Forty inhabitants of the village of Líšeň on the outskirts of Brno receive instructions before they get off the bus at the Berlin Wall to take part in the annual Biennial of Art. Near the wall are exact copies of fences they have in their backyards at home. In a while they’ll be climbing over to meet their neighbours. For many of them, it will be the first time they’ll shake hands or talk to each other. The person who brought them together is the Czech artist Kateřina Šedá. When we met in Prague, I ask her where she got this idea in the first place:
“I noticed that in recent years the fences in our village grew taller and you can’t see over them. When I walk through the village, I don’t see the neighbours that I used to meet and greet in the past. I started to think how I could cross the village to meet the neighbours and make them meet each other. I discovered that I could only do that by passing through their property.”
Kateřina Šedá took a map of the village, pinned a compass in the centre and drew a circle that ran through her house and the opposite bus stop. She then connected the two points with a straight line, which cut through the backyards of nearly 100 houses, and set herself a task to pass through all of these backyards. For that, however, she needed the neighbours to clear the path and put something against the fences on both sides to enable her to climb over.
“The goal was to make the people communicate and make them climb over the fence. So the event in Berlin wasn’t the conclusion of the project. What was important for me was that the people spent time together on the bus. I wanted the neighbours to meet because of the fence, which is dividing them. I wanted them to regard the fence as their joint property, because the fence is something they share but at the same time it separates them.”
Bringing people together is indeed one of the central themes of Šedá’s work. In her previous project, ‘For Every Dog a Different Master’, she tried to bring together people from a housing complex from the 1970s, where she herself lived as a child. Using the bright facades as a pattern, she designed a fabric and had a thousand shirts made out of it. She then assigned to each household a partner household located on the other end of the development and sent the shirts in the name of the respective partners. She revealed her identity only a month later, when she invited them to a gallery to see one another.
On Saturday, 5 May 2003 the inhabitants of a small village of Ponětovice got up, went shopping, swept their sidewalks, ate tomato sauce with dumplings, went for a beer and turned out their lights – all of them at the same time. Kateřina Šedá designed a game called ‘There Is Nothing There’.
“‘There Is Nothing There’ originated in a queue in Líšeň. I was thinking of a way to observe people and I found out that I can do it in a queue because no one notices me and I can listen to what people say. There were two women standing in front of me and one of them was telling the other: I don’t know why I am standing here because there is nothing here. The other replied: Well, you should see Ponětovice, there is nothing there. So I decided to go there and see the “nothingness” with my own eyes.”
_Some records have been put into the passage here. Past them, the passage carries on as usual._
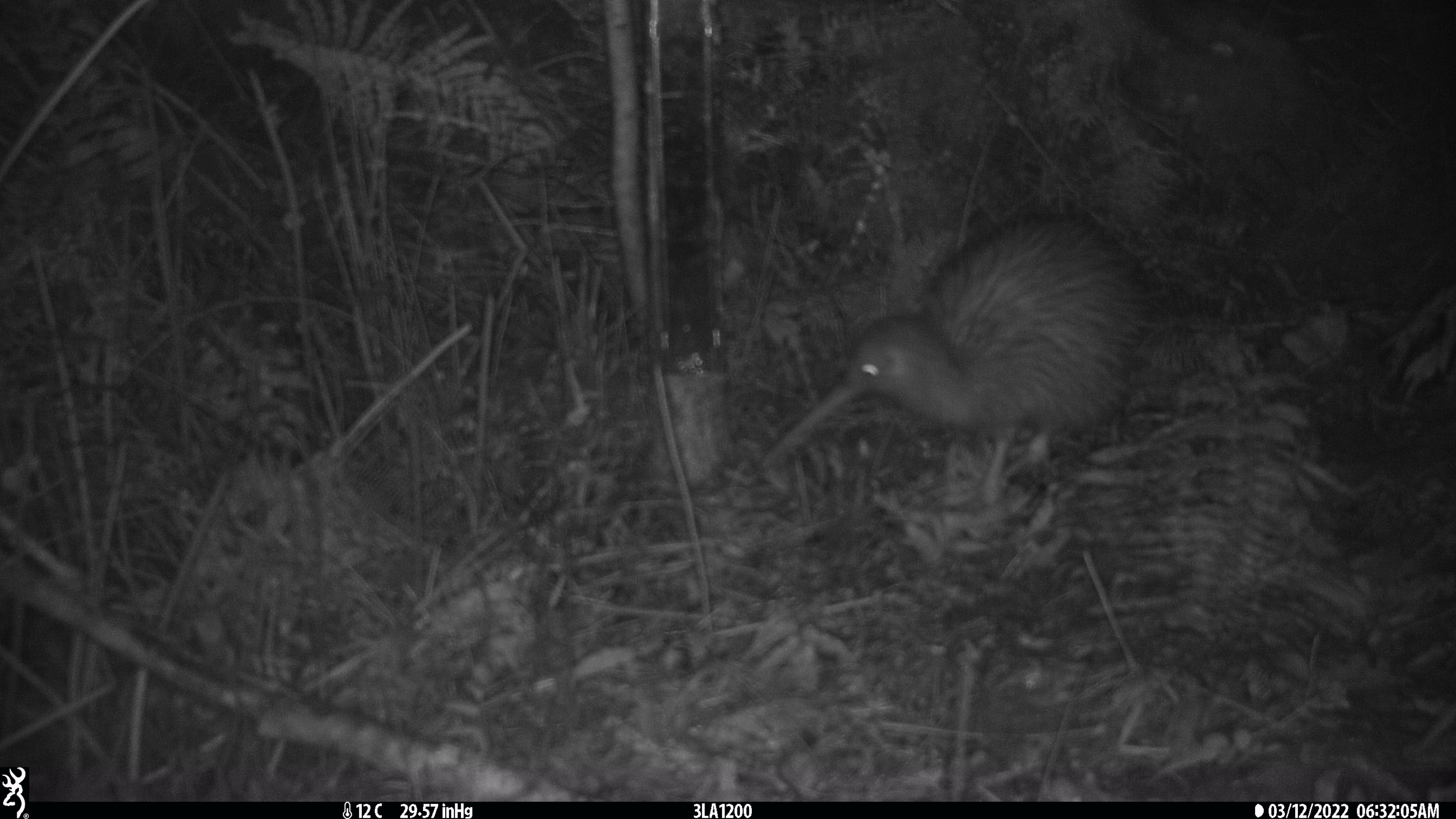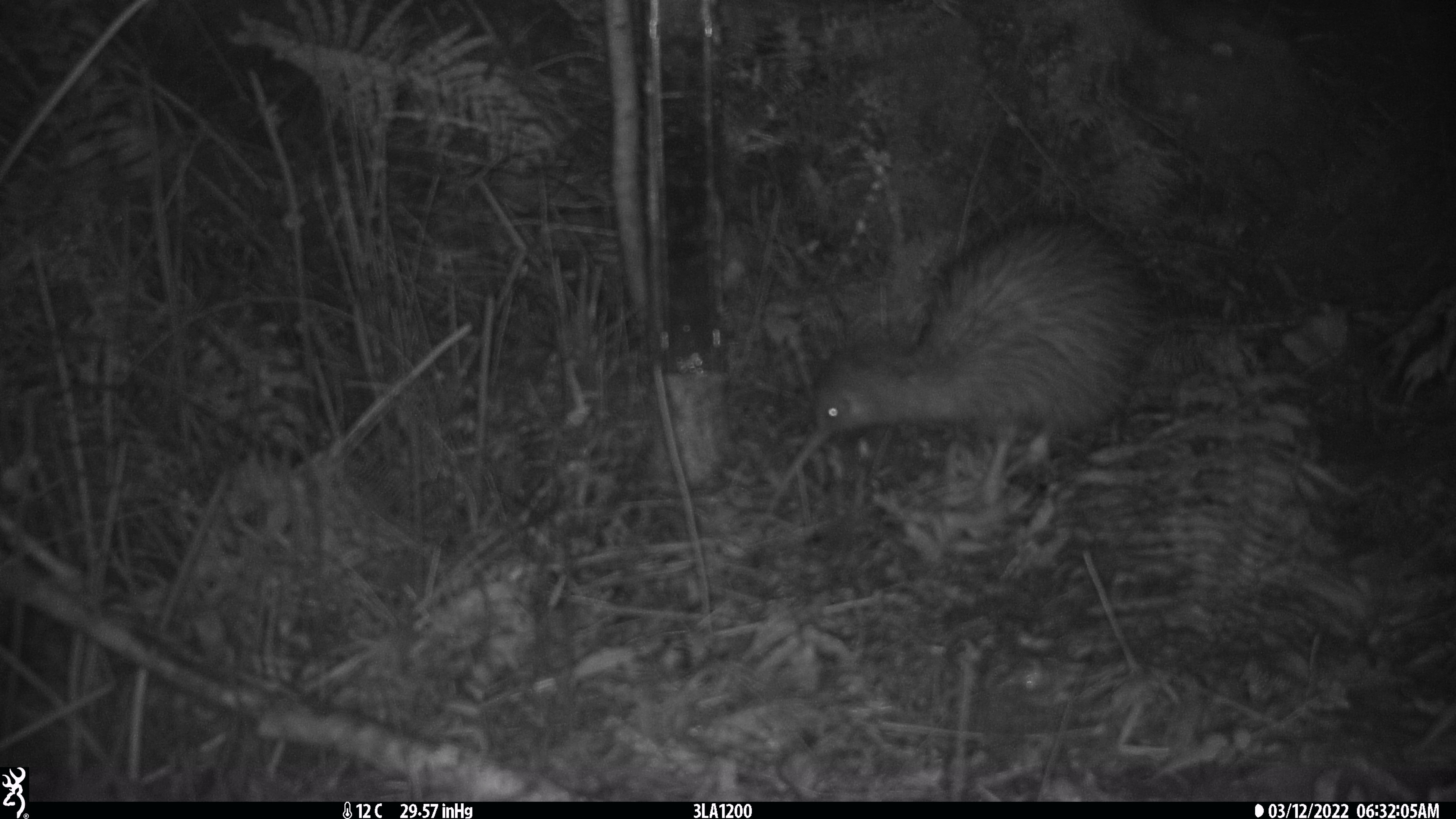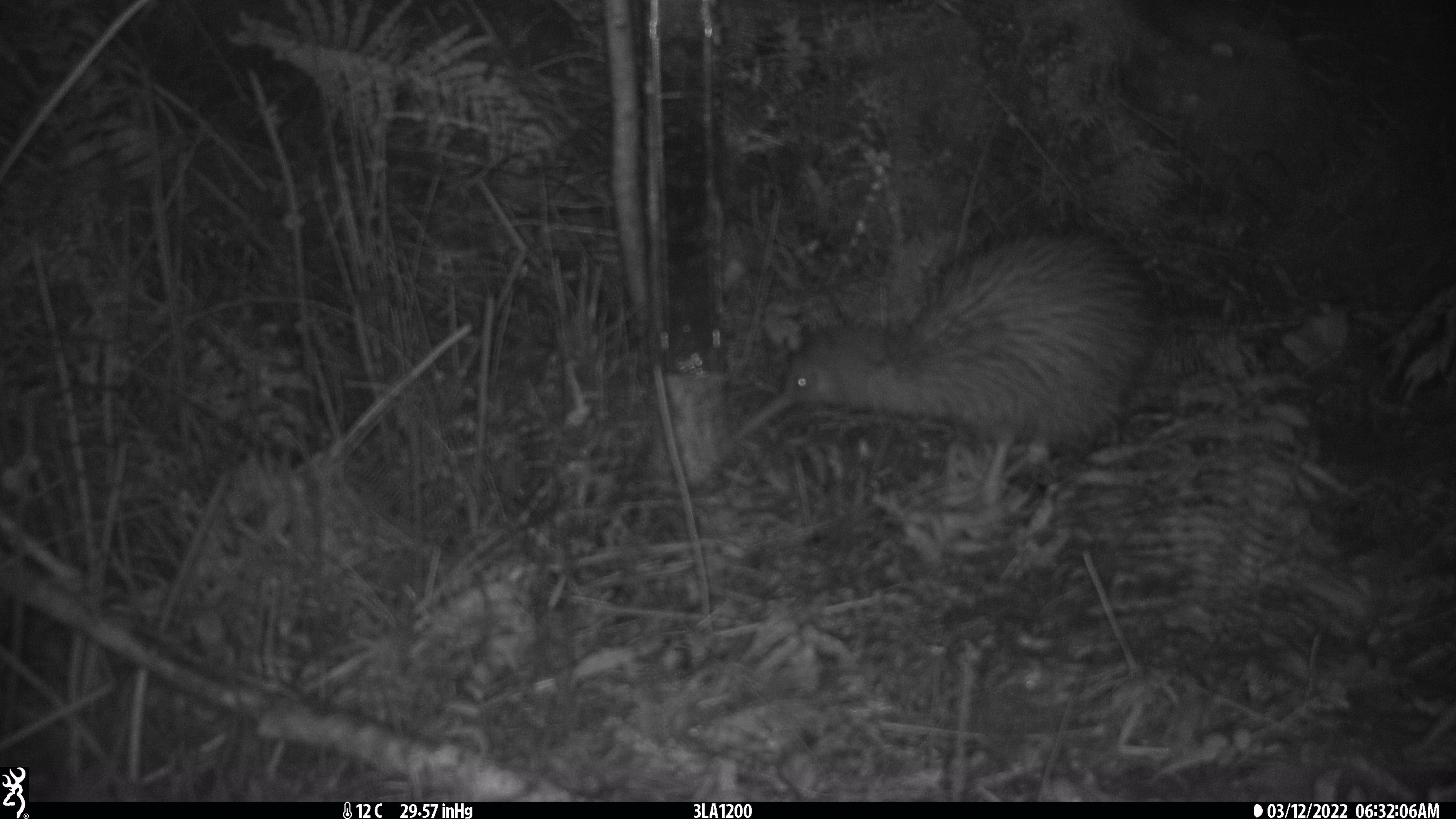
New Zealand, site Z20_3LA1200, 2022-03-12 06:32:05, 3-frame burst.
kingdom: Animalia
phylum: Chordata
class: Aves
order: Apterygiformes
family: Apterygidae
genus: Apteryx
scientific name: Apteryx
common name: kiwi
Šedá distributed a questionnaire to the residents of the village, asking how they spend their Saturdays and found out that most of them did more or less the same thing. Based on the questionnaire, she set up the daily routine list of activities.
The projects of Kateřina Šedá are always closely related to a certain place and they are based in the interaction between the artist and the participants or between the participants themselves. One might be wondering if this can still be regarded as “visual art”.
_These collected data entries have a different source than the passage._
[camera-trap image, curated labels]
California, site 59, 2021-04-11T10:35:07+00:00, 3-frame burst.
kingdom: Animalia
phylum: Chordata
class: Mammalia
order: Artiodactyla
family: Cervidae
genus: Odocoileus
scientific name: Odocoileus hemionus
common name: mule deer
I am interested in creating a story or a myth at the place that stays there and people talk about it. I think it is more important than exhibitions. I find it amazing that some granny would tell her granddaughter one day that she was once in Berlin climbing over a fence. I think that the image of the granny climbing over the fence that the girl creates in her mind is indeed visual art.
‘It Doesn’t Matter’, the project that brought Kateřina Šedá the prestigious Chalupecký award was triggered by the situation of her grandmother. After retiring as a head of the stockroom for a hardware store, where she worked for more than 20 years, she resigned completely from all activity. Her existence was reduced to sleeping and watching TV. She made no effort to cook, clean, bathe or even click the remote control to a different channel and she would answer every question by saying that she didn’t care:
“For seven years, she wouldn’t say anything else but “it doesn’t matter”. It would be her answer literally to everything. Once we were having lunch and I asked her what a circular saw looked like. She asked me for a sheet of paper and when I gave it to her, she said it was too small. So I gave her a bigger one and she drew three saws in different sizes and wrote down their prices as well. I asked her: Why didn’t you draw just one? It doesn’t matter. And she said: “It does!” That was the first time in about seven years I heard her say that something did matter. So I though this was a way to bring her back to life.”
In the end the grandmother put together a list of some 750 items with stock number, price and size in millimetres. When she died a few years ago, her dog started pining for her and the family decided to leave the flat as it was and reproduce the routine the grandmother and the dog shared. Kateřina Šedá recorded this activity and entitled the project “Her Mistress’s Everything”, which is how the grandmother used to call her dog.
So, what projects can we expect in the future? Kateřina Šedá says that she is not really looking for ideas because ideas usually come on their own and her new projects are very often inspired by the previous ones. And although she doesn’t like exhibiting she admits that her projects might show other people something they wouldn’t normally notice or see.